Беззубцев угрозливо оборвал:
— Но-но, атаман! Не шибко подымай голос!
— Вяжи яво! — крикнули сзади.
Шаховского ухватили, тряхнули так, что треснуло под мышками полукафтанье. Он, налившись кровью, размахивал пустыми ножнами.
— Не сметь… Зарублю! Иван, застрели собак!
Болотников угрюмо молчал. Шаховского поволокли в тюрьму.
…Сухое в бездождье, догорало лето, кончался кровавый год. Шаховской, отведав тюрьмы, — его выпустили под честное слово, что приведет, когда отобьют штурм, царя Димитрия, — подзапав от голодухи телом, жаловался Ивану:
— Какое это войско? Стадо дурных баранов!
Болотников, гневливо сломив брови, спросил с подковыркой:
— Захотел обратно в тюрьму?
«Царевич Петр» — Илейка, когда голод стал душить народ, вовсе упал духом:
— Пропали мы!
Только сейчас Иван понял свою оплошность — вводя армию в крепость, не подумал запастись едой. Голод губил, как косою. Сентябрь пришел такой же сухой и жаркий.

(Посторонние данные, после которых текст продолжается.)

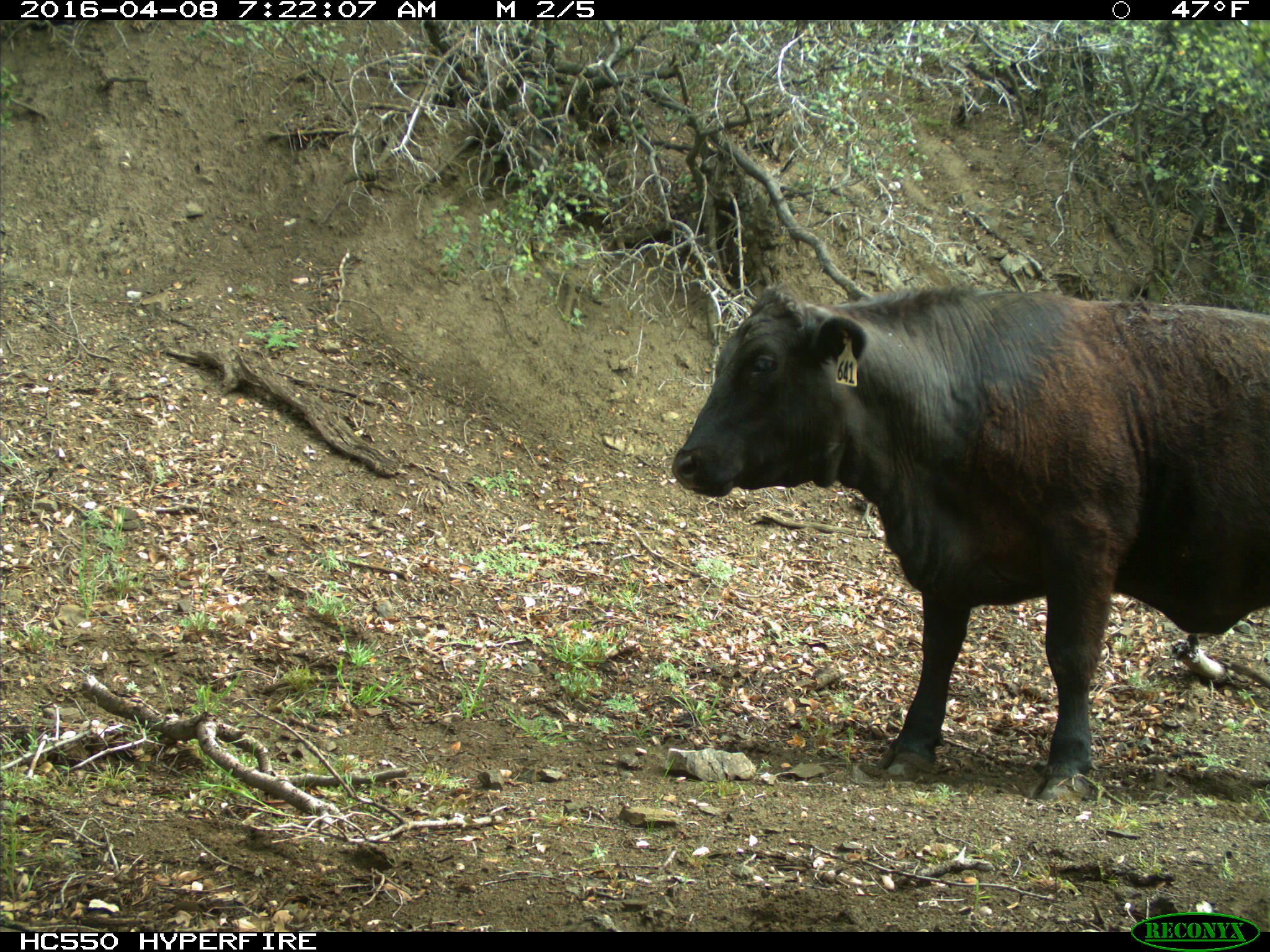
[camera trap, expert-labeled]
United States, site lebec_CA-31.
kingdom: Animalia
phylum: Chordata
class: Mammalia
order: Artiodactyla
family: Bovidae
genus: Bos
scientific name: Bos taurus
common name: domestic cow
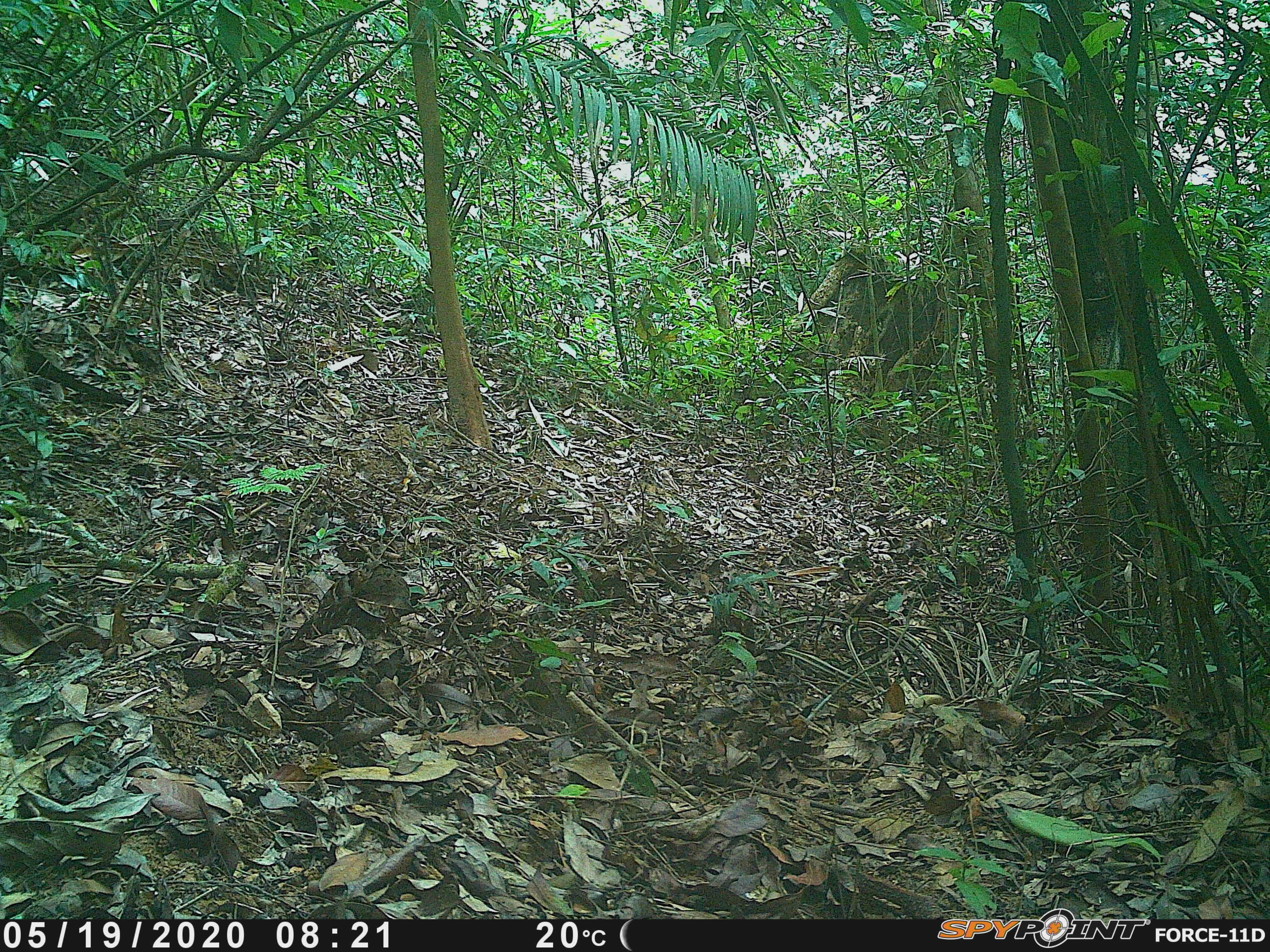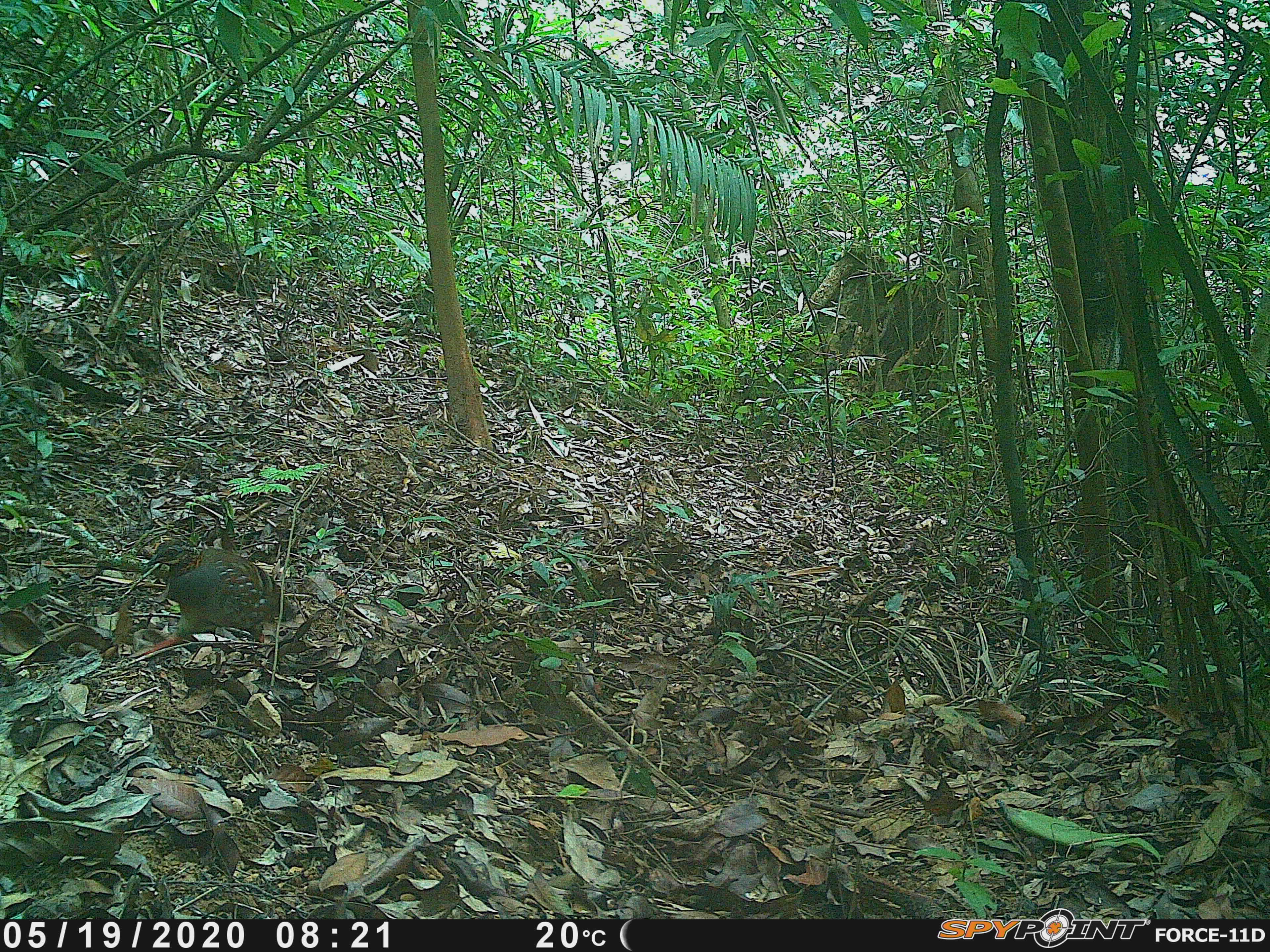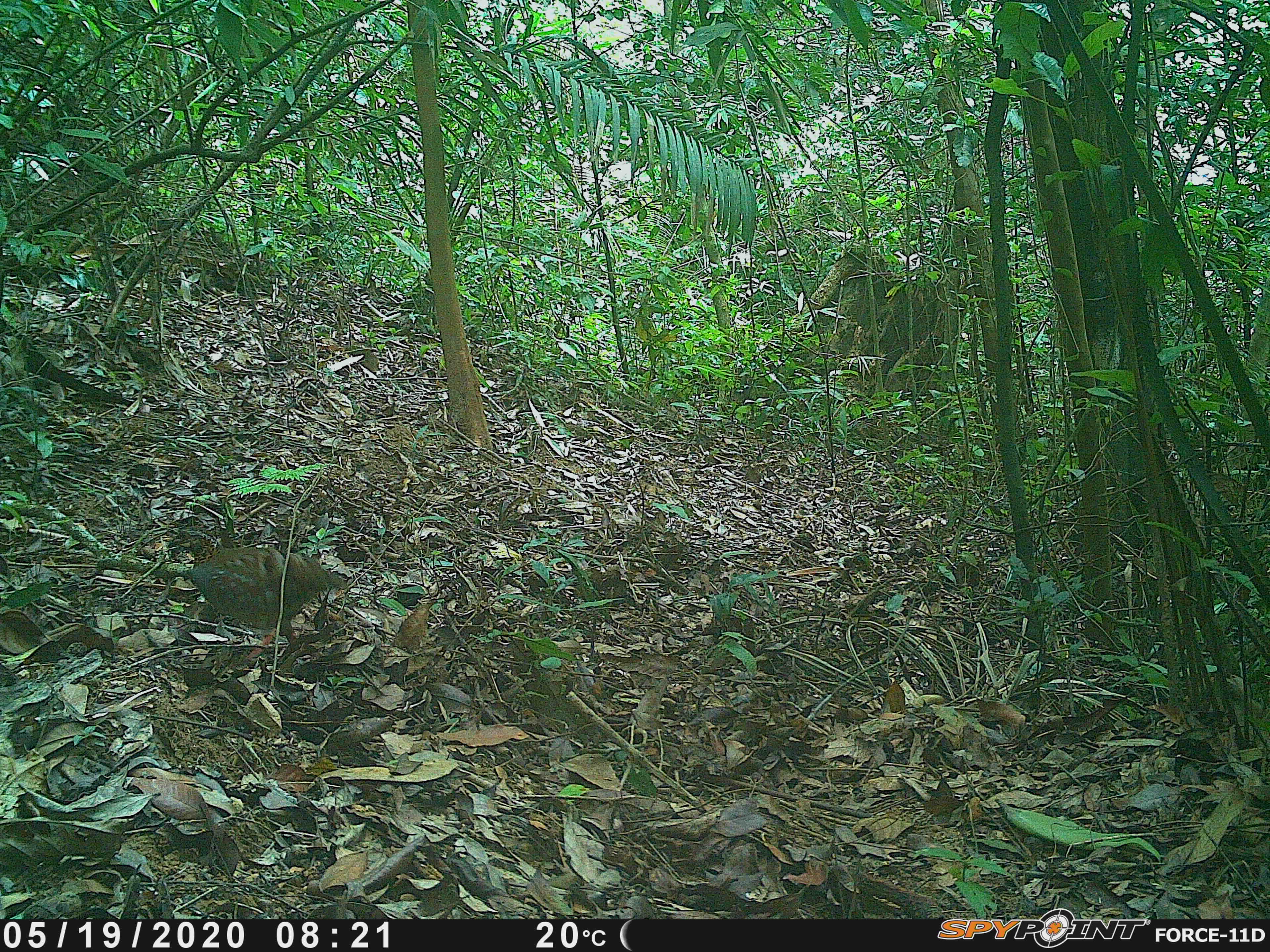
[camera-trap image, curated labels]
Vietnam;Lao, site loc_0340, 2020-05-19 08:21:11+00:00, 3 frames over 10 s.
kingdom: Animalia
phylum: Chordata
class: Aves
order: Galliformes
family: Phasianidae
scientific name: Phasianidae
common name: partridge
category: unidentified partridge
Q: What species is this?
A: Unidentified partridge (partridge) (Phasianidae).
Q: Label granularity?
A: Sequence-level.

…Болотников вошел в ставку, в дом воеводы. К нему был вытребован атаман Иван Мартынов Заруцкий, тот скоро явился при сабле и двух пистолях, в новом кафтане, снятом с дворянина.
— Иван, дело наше плохо, — сказал ему Болотников, — Димитрия все никак нету. Ты должон ехать к нему. Возьмешь письма Илейки и Шаховского, а на словах скажешь ему наш наказ: ежели он, каналья, обманул в том разе и меня, то пущай Мнишки и ихние гетманы ищут кого угодно, хоть рогатого беса, лишь бы он объявил себя царем Димитрием. Пущай хлопочет об войске поляков и литвинов — нам в помощь. За услугу внакладе не останемся: пущай берут в России все, что есть, золото и серебро. Мы им все отдадим — в том не должны сомневаться, лишь бы нам согнать с трону рябого Шубника.
— Без царишки не ворочусь, — пообещал Заруцкий, подкручивая светлый роскошный ус и подмигивая круглым хитрым глазом.
Туда ж, в Польшу, своею рукою Болотников с отчаянием писал: «От границы до Москвы все ваше, придите и возьмите, только избавьте нас от Шуйского». Это был уже отчаянный вопль. Кому ж он веровал? Призраку… «Ах, дубина я! Поверил прощелыге! — корил себя Болотников. — А выходит так: живота не щажу не за царя Димитрия, а открываю шляхте и католикам с иудеями дорогу на Москву».